In the Greater Pittsburgh region, there are 247 K-12 schools, including 161 public schools and 86 private schools. With the nation’s growing emphasis on “school choice” more and more schools are competing for not only the attention of parents, but also the attention of private and public donations.

The recent education budget cuts at the state level left public schools in the region struggling to find ways to adjust to funding losses. With these recent cuts and their impact on the Pittsburgh Public School District, many are left wondering how the region’s public charter schools and private schools are affected.

Since private schools do not receive public funding, they are not required to publicly report their annual budget or list of donors.

Pittsburgh charter schools are largely funded by charter reimbursement from the PPS. This means the PPS must pay a charter school 70 percent of the average cost of educating a student admitted to their school.

“The main part of the budget comes from the district so if the district is cut we’re cut,” said Vasilios Sccumious, CEO of Manchester Charter School. “The district gets to hold on to 30 percent and the district has to pay for transportation.”

Both public and charter schools receive their funding from federal, state, and local governments, while private schools receive their funding from private donors. However, while public and charter schools are categorized as public institutions, they can also receive funding from private foundations.

“We’re free to do whatever we need to do,” Sccumious said. “We do get some endowment money. We’ve had some national donors and we’ve had some local. We’ve received money from the Heinz Endowments. We get some federal grant money. We were recently starting to do more fundraising.”

The Heinz Endowments is a substantial donor to education in Pittsburgh. In 2010 they gave $300,000 to Propel Charter Schools, $100,000 to the Pennsylvania Charter School Foundation, $75,000 to Northside Urban Pathways, and $600,000 to Imani Christian Academy, which is a private school. They also gave $1 million to the Pittsburgh Foundation to support the PPS.

According to the most recent data release by the U.S. Department of Education’s National Center for Education Statistics, the PPS spent $15,350 per student on current expenditures in 2008. Fifty-three percent was spent on instruction, 44 percent on support services, and three percent on other elementary and secondary expenditures.

In comparison, the average per student cost for the six Pittsburgh charter schools included in the data was $12,784. The lowest per student cost found in the group was $6,172 at Academy Charter School, but this was extremely low when compared to the other schools which all saw per student costs of more than $11,000. The highest per student cost of 17,682 was at Career Connections Charter School.

City High Charter High School had a per student cost of $11,512. Manchester Charter School had a per cost of $12,063. In the $14,000 range, Northside Urban Pathways came in at $14,421 and the cost at Urban League Charter School was $14,853.

Recently the PPS approved a few additional charter schools, which will add more institutions to the already crowded region. Among them are Propel Charter School, an organization that operates seven other schools in the Greater Pittsburgh region.

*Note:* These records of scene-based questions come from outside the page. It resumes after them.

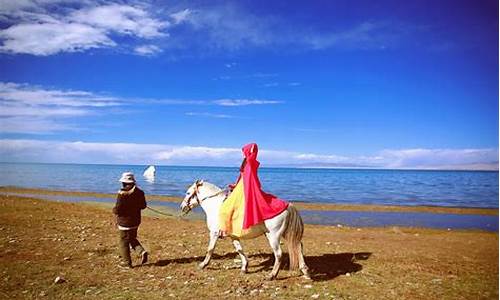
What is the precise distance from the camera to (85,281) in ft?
25.7

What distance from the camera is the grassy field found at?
288 inches

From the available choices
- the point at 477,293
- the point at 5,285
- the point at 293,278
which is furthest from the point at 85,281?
the point at 477,293

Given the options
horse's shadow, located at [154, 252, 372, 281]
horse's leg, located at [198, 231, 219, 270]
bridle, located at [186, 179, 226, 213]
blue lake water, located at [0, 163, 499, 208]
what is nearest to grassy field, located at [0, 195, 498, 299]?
horse's shadow, located at [154, 252, 372, 281]

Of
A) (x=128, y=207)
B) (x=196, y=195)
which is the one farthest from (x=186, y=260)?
(x=128, y=207)

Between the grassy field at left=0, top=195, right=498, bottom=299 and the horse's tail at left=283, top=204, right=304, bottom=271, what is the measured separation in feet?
1.52

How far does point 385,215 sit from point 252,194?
1861cm

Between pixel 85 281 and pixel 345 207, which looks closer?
pixel 85 281

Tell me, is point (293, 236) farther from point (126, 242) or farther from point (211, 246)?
point (126, 242)

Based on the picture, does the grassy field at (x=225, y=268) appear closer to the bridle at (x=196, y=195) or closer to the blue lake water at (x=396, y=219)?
the bridle at (x=196, y=195)

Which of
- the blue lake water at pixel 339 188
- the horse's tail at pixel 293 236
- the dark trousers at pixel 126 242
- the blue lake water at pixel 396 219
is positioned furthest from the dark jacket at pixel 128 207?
the blue lake water at pixel 339 188

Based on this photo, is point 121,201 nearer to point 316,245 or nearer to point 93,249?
point 93,249

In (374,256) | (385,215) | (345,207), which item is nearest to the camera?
(374,256)

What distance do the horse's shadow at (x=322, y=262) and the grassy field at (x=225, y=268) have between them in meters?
0.02

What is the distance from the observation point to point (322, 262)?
10.0 meters
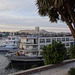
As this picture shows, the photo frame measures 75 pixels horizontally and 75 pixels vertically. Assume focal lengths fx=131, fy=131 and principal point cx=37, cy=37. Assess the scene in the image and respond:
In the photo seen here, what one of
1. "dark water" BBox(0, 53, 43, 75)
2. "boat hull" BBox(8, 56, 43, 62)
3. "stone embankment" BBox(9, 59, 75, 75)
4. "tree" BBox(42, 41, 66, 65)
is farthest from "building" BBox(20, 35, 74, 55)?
"tree" BBox(42, 41, 66, 65)

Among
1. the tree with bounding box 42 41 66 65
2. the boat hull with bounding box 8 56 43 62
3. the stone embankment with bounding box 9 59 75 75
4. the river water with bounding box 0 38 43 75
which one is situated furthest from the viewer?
the boat hull with bounding box 8 56 43 62

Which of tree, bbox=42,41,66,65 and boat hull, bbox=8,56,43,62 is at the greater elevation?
tree, bbox=42,41,66,65

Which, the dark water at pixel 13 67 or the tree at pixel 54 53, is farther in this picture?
the dark water at pixel 13 67

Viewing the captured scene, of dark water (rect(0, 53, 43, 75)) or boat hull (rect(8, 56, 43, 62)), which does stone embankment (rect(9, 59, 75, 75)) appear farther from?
boat hull (rect(8, 56, 43, 62))

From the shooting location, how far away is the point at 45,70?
27.8 ft

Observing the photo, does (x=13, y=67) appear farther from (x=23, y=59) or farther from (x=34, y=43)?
(x=34, y=43)

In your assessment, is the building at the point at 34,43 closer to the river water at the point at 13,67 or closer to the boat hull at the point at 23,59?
the boat hull at the point at 23,59

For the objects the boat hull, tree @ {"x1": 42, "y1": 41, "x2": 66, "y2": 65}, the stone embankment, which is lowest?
the boat hull

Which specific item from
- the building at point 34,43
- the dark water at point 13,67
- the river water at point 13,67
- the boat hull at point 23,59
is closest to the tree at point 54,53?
the river water at point 13,67

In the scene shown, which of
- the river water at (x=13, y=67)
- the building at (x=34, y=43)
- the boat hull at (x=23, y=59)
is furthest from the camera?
the building at (x=34, y=43)

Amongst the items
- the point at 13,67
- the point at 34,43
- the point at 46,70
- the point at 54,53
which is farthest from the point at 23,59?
the point at 46,70

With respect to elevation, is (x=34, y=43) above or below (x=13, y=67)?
above

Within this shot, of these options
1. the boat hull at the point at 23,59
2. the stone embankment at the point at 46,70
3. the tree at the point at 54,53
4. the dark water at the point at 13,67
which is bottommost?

“We have eight schools, one of them is in the city and the others are in the areas surrounding the city. Propel schools are charter school so we’re funded in the same way they are. We’re always looking for ways to expand our offerings,” said Jeremy Resnick, executive director of Propel Charter Schools. “The way charter school funding works is based on where the students live. When the school districts where they’re living are experiencing issues with funding we’re expect less.”

(This is the second part of a four part series comparing the Pittsburgh Public School District with other school districts in Allegheny County.)